-- Supplied information start --

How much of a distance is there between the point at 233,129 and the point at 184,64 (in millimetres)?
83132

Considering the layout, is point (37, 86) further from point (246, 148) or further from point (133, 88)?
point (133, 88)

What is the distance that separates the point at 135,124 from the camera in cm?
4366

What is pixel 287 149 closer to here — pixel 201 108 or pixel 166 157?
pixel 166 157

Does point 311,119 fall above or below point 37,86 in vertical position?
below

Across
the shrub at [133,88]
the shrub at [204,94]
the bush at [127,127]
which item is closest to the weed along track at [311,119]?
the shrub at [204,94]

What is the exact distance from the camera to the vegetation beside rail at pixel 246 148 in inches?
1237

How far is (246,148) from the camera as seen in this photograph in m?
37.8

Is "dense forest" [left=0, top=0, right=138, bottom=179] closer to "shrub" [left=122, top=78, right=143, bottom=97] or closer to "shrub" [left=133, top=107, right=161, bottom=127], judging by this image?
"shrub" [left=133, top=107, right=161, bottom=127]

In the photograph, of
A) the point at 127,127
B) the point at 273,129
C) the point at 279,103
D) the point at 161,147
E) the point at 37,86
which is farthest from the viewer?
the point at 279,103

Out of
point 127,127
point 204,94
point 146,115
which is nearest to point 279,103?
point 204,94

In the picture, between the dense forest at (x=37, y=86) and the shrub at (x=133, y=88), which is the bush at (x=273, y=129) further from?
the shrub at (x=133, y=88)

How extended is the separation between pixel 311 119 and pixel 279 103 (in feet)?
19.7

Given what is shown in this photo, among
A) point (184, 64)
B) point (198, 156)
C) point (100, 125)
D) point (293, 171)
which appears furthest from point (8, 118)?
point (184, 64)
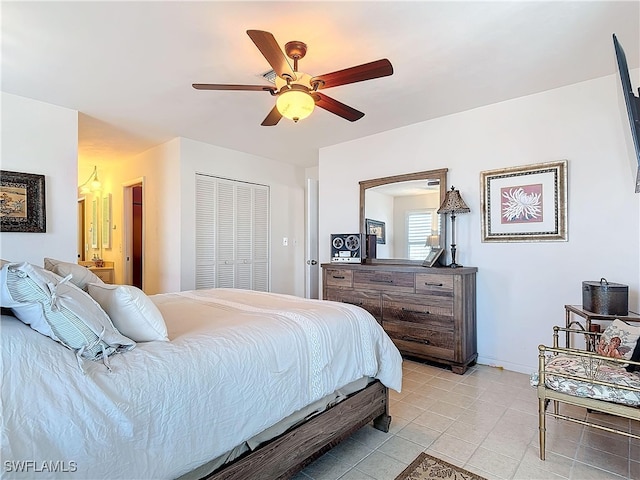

-- Supplied information end --

**Exercise goal**
Pick out each line of the material that contains the word "shrub", copying those lines in full.

**In response**
the shrub at [133,88]
the shrub at [204,94]
the shrub at [204,94]
Is "dense forest" [left=0, top=0, right=138, bottom=179] closer to "shrub" [left=122, top=78, right=143, bottom=97] or closer to "shrub" [left=133, top=107, right=161, bottom=127], judging by this image?
"shrub" [left=133, top=107, right=161, bottom=127]
In the picture, between the dense forest at (x=37, y=86) and the shrub at (x=133, y=88), which is the bush at (x=273, y=129) further from?
the shrub at (x=133, y=88)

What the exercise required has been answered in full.